A cluster is subdivided into racks and data centers. These terminologies are Cassandra’s representation of a real-world rack and data center. A physical rack is a group of bare-metal servers sharing resources like a network switch, power supply etc. In Cassandra, the nodes can be grouped in racks and data centers with snitch configuration. Ideally, the node placement should follow the node placement in actual data centers and racks. Data replication and placement depends on the rack and data center configuration.

A rack in Cassandra is used to hold a complete replica of data if there are enough replicas, and the configuration uses Network Topology Strategy, which is explained later. This configuration allows Cassandra to survive a rack failure without losing a significant level of replication to perform optimally.

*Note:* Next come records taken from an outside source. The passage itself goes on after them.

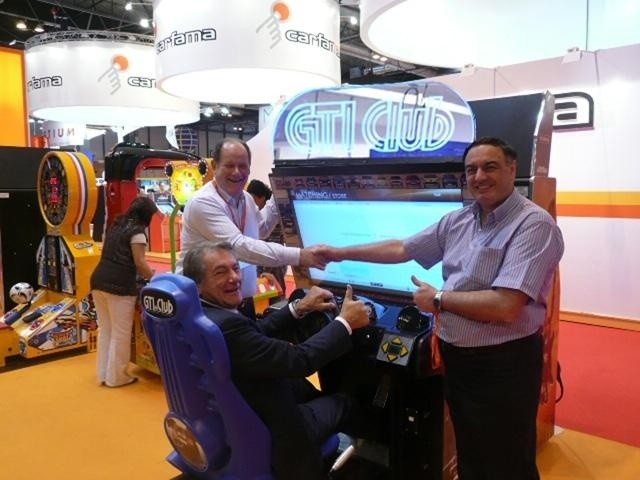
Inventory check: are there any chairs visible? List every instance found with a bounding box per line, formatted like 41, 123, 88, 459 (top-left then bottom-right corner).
140, 272, 363, 479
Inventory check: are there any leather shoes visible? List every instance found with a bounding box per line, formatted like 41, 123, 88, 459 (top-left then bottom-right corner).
128, 377, 138, 384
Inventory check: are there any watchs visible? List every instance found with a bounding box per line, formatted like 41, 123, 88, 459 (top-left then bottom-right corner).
433, 290, 446, 314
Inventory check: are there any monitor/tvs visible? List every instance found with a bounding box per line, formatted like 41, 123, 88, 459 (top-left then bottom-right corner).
269, 172, 530, 304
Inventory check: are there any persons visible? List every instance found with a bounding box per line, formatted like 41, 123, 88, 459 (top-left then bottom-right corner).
181, 241, 393, 477
88, 196, 157, 389
311, 136, 565, 480
247, 178, 272, 210
174, 138, 328, 322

There are various scenarios to use multiple data centers in Cassandra. Few common scenarios are:

Build a Cassandra cluster with geographically distinct data centers which cater to clients from distinct locations, e.g.a cluster with three data centers in US, EU, and APAC serving local clients with low latency.
Separate Cassandra data centers which cater to distinct workloads using the same data, e.g. separate data centers to serve client requests and to run analytics jobs.
Active disaster recovery by creating geographically distinct data centers, e.g. a cluster with data centers in each US AWS region to support disaster recovery.

Data Replication in Cassandra

In Cassandra, one or more of the nodes in a cluster act as replicas for a given piece of data. If it is detected that some of the nodes responded with an out-of-date value, Cassandra will return the most recent value to the client. After returning the most recent value, Cassandra performs a read repair in the background to update the stale values.

The following figure shows a schematic view of how Cassandra uses data replication among the nodes in a cluster to ensure no single point of failure.

Network-Topology-Strategy-Data Replication-Cassandra

In Apache Cassandra, there are two main replication strategies that can be used to determine how replicas of data are placed across the nodes in the cluster:

SimpleStrategy:

SimpleStrategy is used for single data center deployments or when you want to have a single replication strategy for the entire cluster. In this strategy, all replicas are placed in a clockwise manner starting from the node responsible for the data according to the partitioner.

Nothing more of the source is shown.